Aux alentours de 15 h, heure locale, la rédaction des Observateurs de France 24 a pu échanger avec John Etumba, un journaliste local. Des coups de feu se faisaient entendre durant l’entretien. John Etumba explique :

Je suis dans le centre-ville, et on entend des coups de balles pour disperser la population qui crée des attroupements dans la ville. Ils manifestent contre l’insécurité et sont en colère contre la passivité de l’armée et de la police [lors d’incursions de rebelles dans la ville, NDLR]. 

Ces manifestations ont lieu quelques jours après une attaque menée contre la prison centrale de Kakwangura, à Butembo, par 80 rebelles des Forces démocratiques alliées (ADF), un groupe armé islamiste d’origine ougandaise. 

L’opération a notamment permis la libération de près de 800 détenus dont “douze femmes des ADF”, selon les Forces armées de la République démocratique du Congo (FARDC). 

“Nous sommes intervenus avec retard parce que l’ennemi était lourdement armé” a affirmé mercredi lors d’un point presse le capitaine Antony Mualushayi, porte-parole de l’armée à Beni. Il a toutefois annoncé la neutralisation de cinq “terroristes ADF” et l’arrestation de 115 des prisonniers évadés. 

Un slogan de l’EI sur l’une des armes

Trois armes portant une inscription en arabe ont également été saisies par les forces armées. “Comme dans ses habitudes, certainement, l’État islamique va revendiquer ça dans les heures qui suivent. Ça ne sera pas une surprise pour nous, ni pour les journalistes”, avait signalé Antony Mualushayi le 10 août

Le lendemain, la cellule de communication de l’organisation État islamique (EI) a en effet revendiqué l’attaque, comme l’a relevé sur Twitter Wassim Nasr, journaliste à France 24 et spécialiste des mouvements jihadistes. 

Selon Wassim Nasr, l’inscription en arabe sur l’une des armes est “un slogan de l’EI qui retrouve ses origines en Irak après les premières défaites territoriales à la fin des années 2000”.

Les Forces démocratiques alliées (ADF) ont prêté allégeance en 2019 à l’organisation État isIamique – qui a constitué sa branche en Afrique centrale, l’ISCAP. Les ADF sont accusés de commettre depuis 2014 des exactions d’une extrême violence sur des civils congolais, principalement dans le Nord-Kivu.

>> VOIR AUSSI SUR LES OBSERVATEURS  : “C’est une politique d’envahissement” : en RD Congo, les attaques des ADF continuent d’inquiéter

Cette province et celle de l’Ituri sont placées depuis mai 2021 sous état de siège, une mesure exceptionnelle qui donne plein pouvoir aux militaires et vise à mettre fin à l’activité des groupes armés. La lutte contre les ADF s’est encore intensifiée avec le lancement d’une opération militaire conjointe ougando-congolaise fin novembre 2021.
● ● ● ● ●
CONSIGNE - Recopiez tel quel le passage de l'extrait sur l'attaque de la prison de Butembo, de « L’opération a notamment » jusqu'à « du Congo (FARDC). » inclus. Les lignes ci-dessous n'ont aucun rôle ici.

DONNÉES À EXAMINER -
● ● ● ● ●
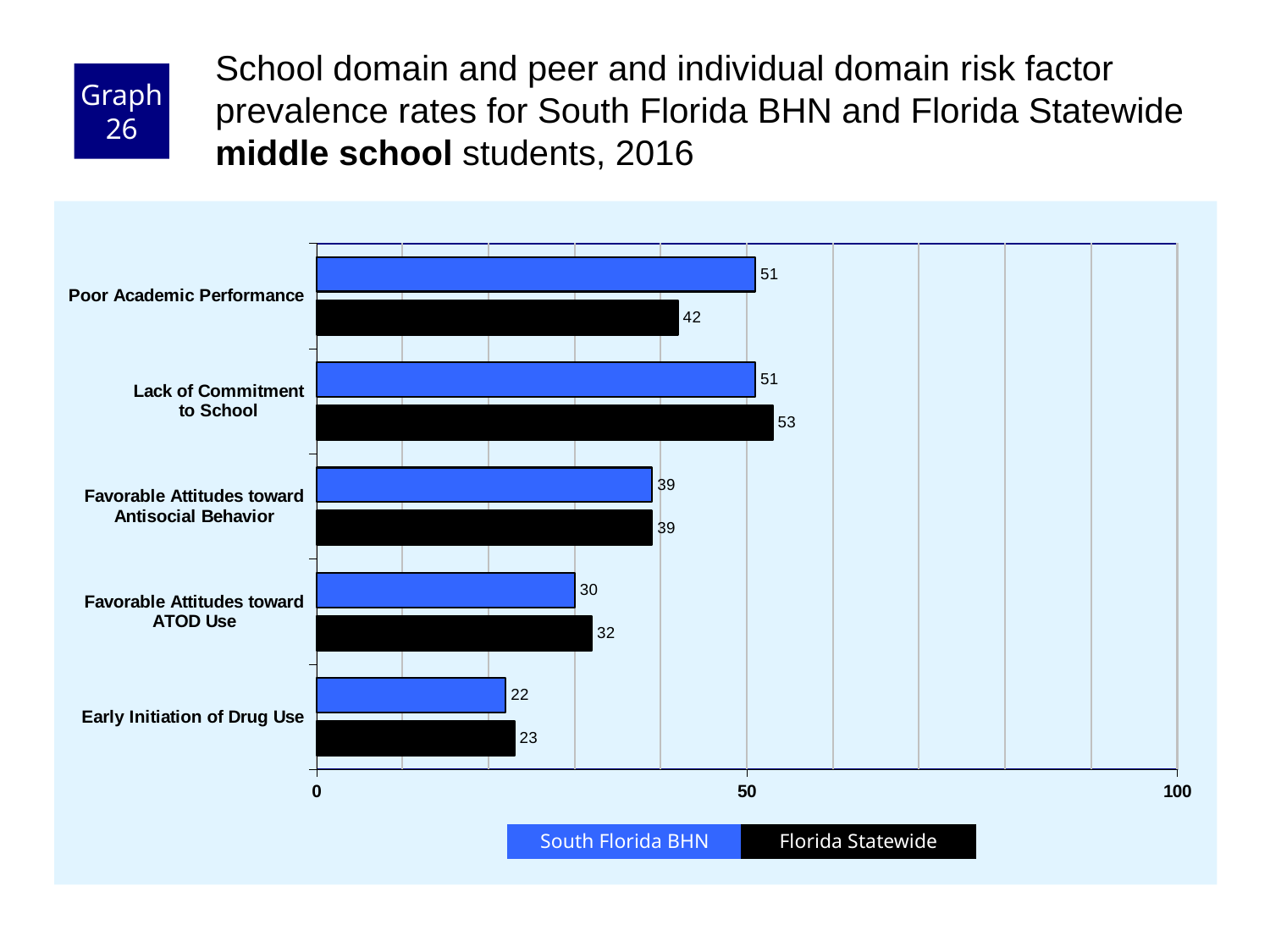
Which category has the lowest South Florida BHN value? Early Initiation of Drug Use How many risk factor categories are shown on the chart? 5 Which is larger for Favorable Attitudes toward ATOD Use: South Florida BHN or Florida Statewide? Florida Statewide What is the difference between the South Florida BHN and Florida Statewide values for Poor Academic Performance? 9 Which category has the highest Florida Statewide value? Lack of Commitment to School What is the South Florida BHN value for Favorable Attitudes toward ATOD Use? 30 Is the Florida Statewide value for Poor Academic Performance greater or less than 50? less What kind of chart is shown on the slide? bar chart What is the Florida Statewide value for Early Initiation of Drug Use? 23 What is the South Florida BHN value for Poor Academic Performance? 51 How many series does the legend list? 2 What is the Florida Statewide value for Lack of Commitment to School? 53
● ● ● ● ●
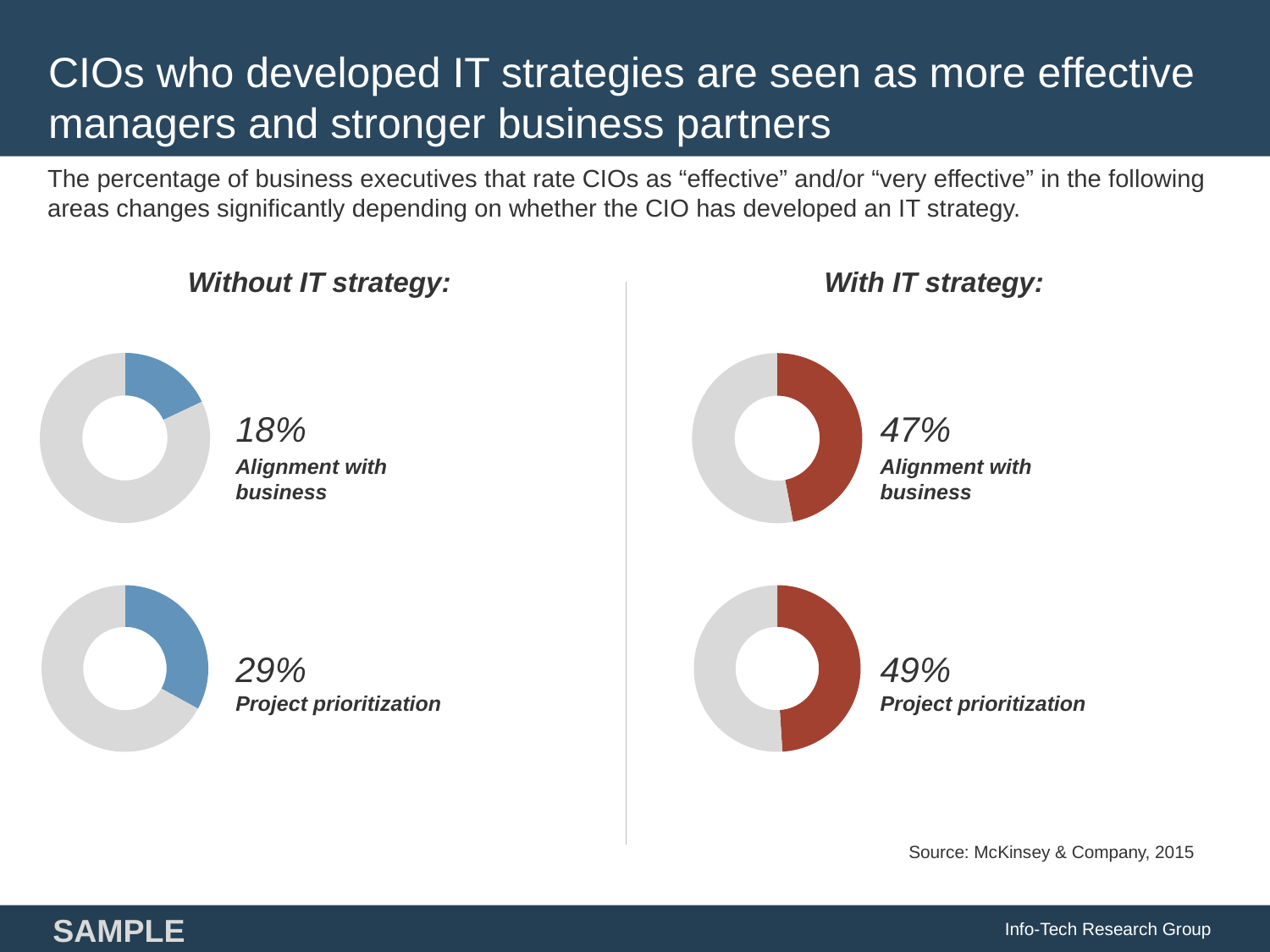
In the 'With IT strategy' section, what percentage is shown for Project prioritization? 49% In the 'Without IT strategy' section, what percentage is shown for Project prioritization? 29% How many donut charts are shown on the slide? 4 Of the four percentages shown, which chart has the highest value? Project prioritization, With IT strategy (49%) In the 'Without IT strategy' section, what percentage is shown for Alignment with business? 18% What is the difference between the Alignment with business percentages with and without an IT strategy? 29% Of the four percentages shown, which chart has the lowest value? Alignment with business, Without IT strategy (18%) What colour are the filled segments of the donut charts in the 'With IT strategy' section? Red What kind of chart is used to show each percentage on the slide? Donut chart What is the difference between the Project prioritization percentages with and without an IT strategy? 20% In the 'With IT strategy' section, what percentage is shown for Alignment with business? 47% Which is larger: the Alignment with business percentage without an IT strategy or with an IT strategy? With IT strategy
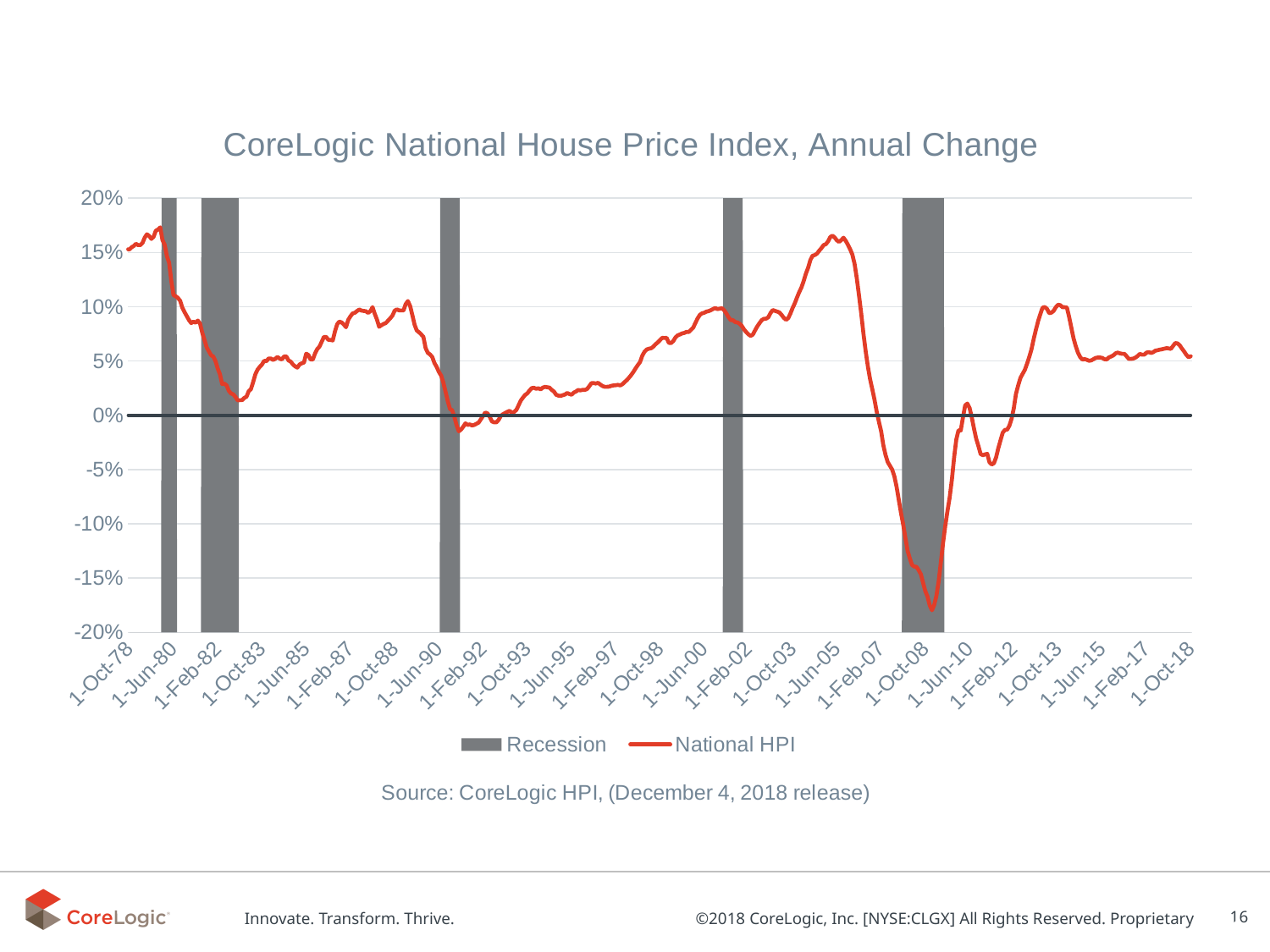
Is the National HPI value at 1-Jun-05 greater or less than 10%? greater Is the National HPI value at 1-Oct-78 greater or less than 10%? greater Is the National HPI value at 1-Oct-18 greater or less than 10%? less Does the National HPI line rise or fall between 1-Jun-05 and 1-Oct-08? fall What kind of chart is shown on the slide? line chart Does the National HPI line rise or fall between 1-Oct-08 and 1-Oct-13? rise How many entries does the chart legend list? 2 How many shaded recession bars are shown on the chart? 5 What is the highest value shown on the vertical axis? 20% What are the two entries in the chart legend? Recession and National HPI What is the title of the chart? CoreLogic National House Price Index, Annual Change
● ● ● ● ●
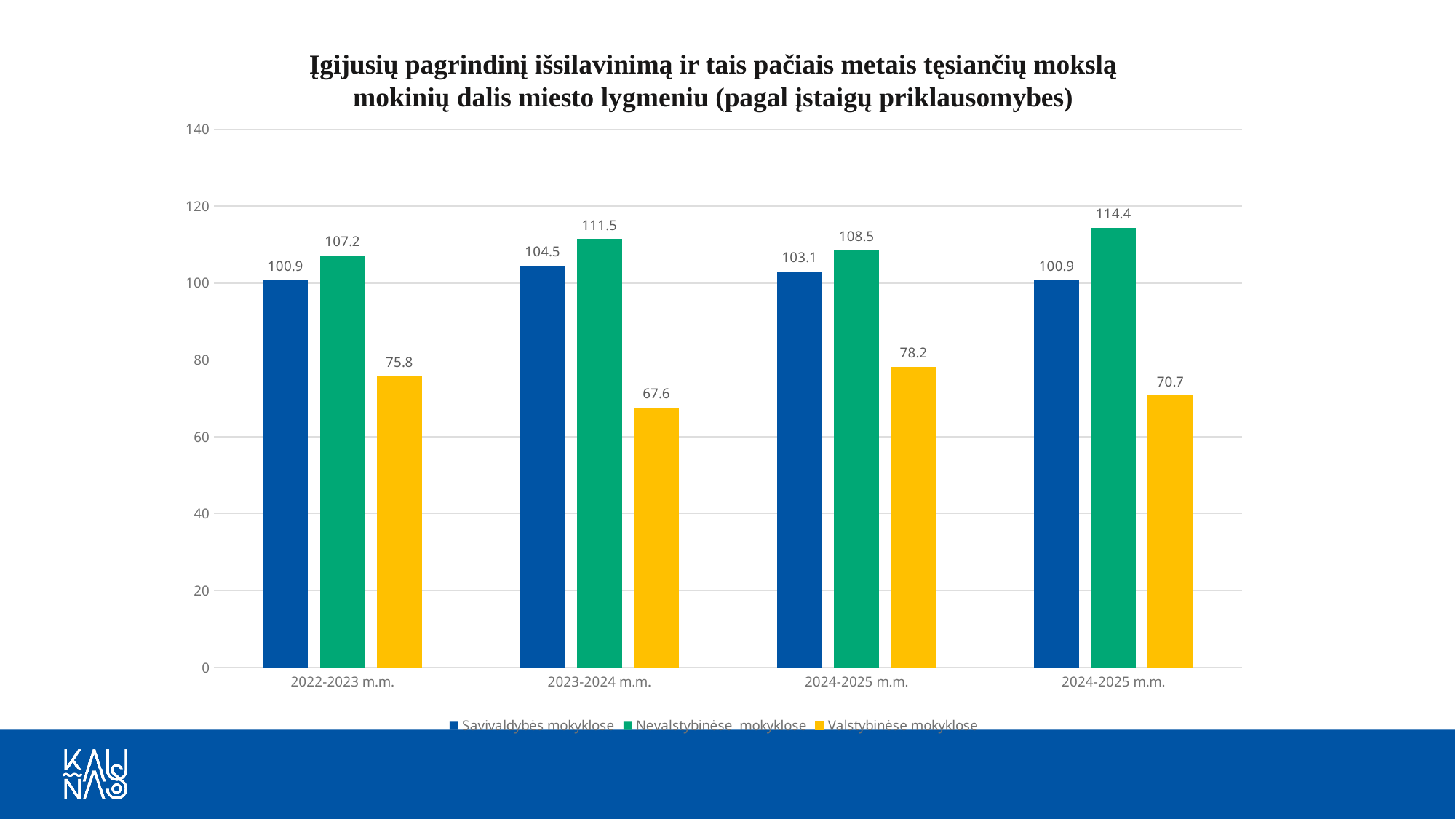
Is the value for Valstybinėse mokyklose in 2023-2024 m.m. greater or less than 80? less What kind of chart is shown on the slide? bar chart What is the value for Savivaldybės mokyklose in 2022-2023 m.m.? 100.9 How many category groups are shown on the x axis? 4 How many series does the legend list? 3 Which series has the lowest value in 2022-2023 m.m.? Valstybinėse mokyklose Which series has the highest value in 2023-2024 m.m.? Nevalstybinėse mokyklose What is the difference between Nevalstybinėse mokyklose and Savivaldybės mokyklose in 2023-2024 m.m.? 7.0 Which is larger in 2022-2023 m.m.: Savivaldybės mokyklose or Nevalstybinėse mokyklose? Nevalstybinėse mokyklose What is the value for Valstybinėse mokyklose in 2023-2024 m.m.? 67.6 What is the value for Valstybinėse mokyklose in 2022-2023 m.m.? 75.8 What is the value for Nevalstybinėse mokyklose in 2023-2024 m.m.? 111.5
● ● ● ● ●
RÉPONSE -
L’opération a notamment permis la libération de près de 800 détenus dont “douze femmes des ADF”, selon les Forces armées de la République démocratique du Congo (FARDC).